_Directive_
Pick out the lines below that contain the word "field" and copy each one.

_Questions on scene geometry_
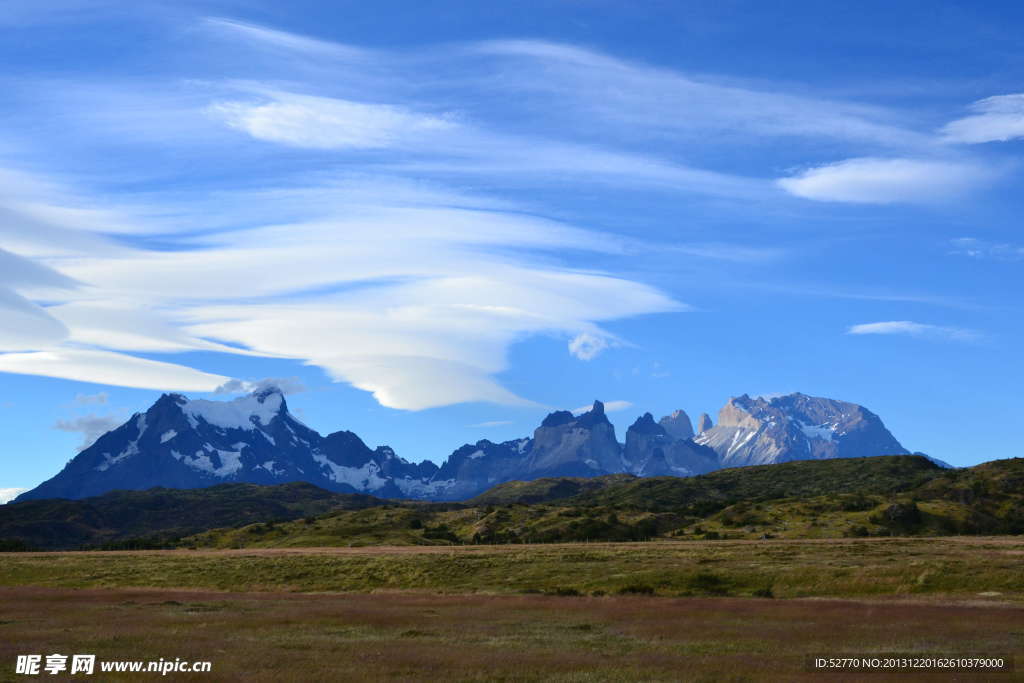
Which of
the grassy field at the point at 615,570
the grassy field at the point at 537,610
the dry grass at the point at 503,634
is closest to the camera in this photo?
the dry grass at the point at 503,634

_Worked solution_
the grassy field at the point at 615,570
the grassy field at the point at 537,610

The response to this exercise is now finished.